It seems that an Obama campaign official is upset that not everyone is happy with the president's cave-in on the debt ceiling deal. Ray Sandoval, the head of the Obama for America campaign in New Mexico, recently sent an e-mail to Democrats in his state. The e-mail was a defense of Obama's "compromise" on the debt ceiling deal, but it was also an attack on those who disagreed with it.
The e-mail denigrated Nobel Prize winning economist Paul Krugman (the only economist telling the truth about the recession and Washington's ineptitude in dealing with it) by calling him a "political rookie". He also struck out at the "Firebagger Lefty blogosphere" (evidently a combination of the excellent progressive blog FireDogLake and the term "teabagger"). I can only assume that he includes me as one of these "firebaggers", since I am a proud member of the lefty blogosphere and have been very critical of the president's debt ceiling agreement.
Is Sandoval trying to divide those who supported the election of Obama in the last election? Without the support of progressives, Obama would never have even been nominated. A spokesman from the national campaign quickly distanced the Obama campaign from the remarks by Sandoval, but I have to wonder if they are not secretly pleased. This is not the first time a representative of the president has slammed progressives. Just last year White House Press Secretary Robert Gibbs called us the "professional left", and said we were "crazy" and needed to be "drug-tested".
Maybe it's time to remind the president of the wise words of Will Rogers. He said he was not a member of any organized political party -- he was a Democrat. The fact is that Democrats do not as a whole drink the colored kool-aid, and dutifully spout the party line as defined by their leaders. Democrats, especially progressives, tend to think for themselves (and they are not afraid to say what they think). And the only way to change our minds is through reason and logic -- not name-calling.

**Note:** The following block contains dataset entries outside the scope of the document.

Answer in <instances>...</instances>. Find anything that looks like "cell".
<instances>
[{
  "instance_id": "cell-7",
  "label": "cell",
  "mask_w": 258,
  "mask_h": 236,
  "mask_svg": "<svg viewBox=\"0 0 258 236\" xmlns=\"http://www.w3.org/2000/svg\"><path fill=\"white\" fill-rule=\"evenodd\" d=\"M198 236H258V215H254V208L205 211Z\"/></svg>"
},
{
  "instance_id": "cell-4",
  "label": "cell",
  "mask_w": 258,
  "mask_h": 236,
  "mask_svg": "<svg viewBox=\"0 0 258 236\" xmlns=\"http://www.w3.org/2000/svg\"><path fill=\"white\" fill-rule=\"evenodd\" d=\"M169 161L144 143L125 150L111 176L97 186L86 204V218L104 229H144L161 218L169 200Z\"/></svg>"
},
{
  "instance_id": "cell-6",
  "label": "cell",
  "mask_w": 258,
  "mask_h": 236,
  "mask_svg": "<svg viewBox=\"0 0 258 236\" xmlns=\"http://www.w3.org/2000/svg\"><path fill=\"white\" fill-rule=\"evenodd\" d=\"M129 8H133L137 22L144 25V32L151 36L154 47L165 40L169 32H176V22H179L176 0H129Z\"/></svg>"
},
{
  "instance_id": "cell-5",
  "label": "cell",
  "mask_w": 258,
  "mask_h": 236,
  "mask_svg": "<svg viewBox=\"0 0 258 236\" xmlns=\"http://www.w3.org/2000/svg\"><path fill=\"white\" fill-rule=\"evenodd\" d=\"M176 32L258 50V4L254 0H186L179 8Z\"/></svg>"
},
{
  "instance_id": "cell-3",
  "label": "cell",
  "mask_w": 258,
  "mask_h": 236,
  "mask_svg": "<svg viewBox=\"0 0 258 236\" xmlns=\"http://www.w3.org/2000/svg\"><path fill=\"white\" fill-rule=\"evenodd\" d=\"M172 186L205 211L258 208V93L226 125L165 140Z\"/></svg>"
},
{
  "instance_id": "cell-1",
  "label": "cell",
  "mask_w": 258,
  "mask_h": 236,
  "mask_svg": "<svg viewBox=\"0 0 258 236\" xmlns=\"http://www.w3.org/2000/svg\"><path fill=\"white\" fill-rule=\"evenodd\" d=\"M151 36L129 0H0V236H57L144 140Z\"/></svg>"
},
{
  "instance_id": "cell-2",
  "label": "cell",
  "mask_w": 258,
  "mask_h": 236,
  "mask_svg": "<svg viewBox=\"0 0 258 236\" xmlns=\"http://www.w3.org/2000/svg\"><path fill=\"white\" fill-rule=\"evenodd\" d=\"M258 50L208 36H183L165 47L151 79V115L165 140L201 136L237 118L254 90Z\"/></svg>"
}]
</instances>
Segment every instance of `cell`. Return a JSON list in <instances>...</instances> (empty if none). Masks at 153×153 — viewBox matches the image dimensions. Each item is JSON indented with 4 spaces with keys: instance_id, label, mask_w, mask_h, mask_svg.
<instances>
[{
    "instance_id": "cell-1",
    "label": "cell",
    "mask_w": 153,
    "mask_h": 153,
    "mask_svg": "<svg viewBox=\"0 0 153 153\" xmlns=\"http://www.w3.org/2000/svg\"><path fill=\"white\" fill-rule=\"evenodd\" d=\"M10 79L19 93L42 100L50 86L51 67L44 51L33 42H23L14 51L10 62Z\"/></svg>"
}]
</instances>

Frankly, those of us on the left have been called a lot worse names and it hasn't fazed us. Being an older lefty, this sort of reminds me of the early sixties when a prosecutor (in Chicago, I think) called the anti-establishment people "freaks". He meant it as a slam, but instead of being insulted they took the word as their own and wore it with pride. From that point on they called themselves "Freaks" (not hippies as is thought -- hippie was a term used more by the establishment).
I know the term "firebagger" was supposed to shame those of us in the lefty blogosphere, but I suspect if it has any effect it will be to further unify us. It would not surprise me at all to see the term proudly adopted as our own. But one thing it will not do is make us toe the party line. When we believe the president (or anyone else) is wrong we will say so.
So I'm a firebagger. OK. Now what are you going to do to get my support and vote, Mr. President? Or do you even care that you are alienating many of those who helped put you in office?
(the only economist telling the truth about the recession and Washington's ineptitude in dealing with it)
ReplyDeleteahmm,
Richard Woolf, Michael Hudson, Manfred-Max Neef, David Harvey, and then a whole website called zerohead is documenting the atrocities and prevarications on an hour by hour basis.
There is perhaps one thing that can be said of the firebaggers: They lag the true zeitgeist, but have tended to show themselves as far more of an open minded bunch than most. It was once an activist pro Obama site, and now is rightfully merciless in their disdain for him. The management is still, though, very inside the beltway politics oriented, although the temperature in the kennel is showing the intellectual flexibility , and grasp on reality of the pups, as they are beginning to, I believe, correctly tilt towards Ron Paul, a cross-post-partisan "indignado", rationally tactical direction.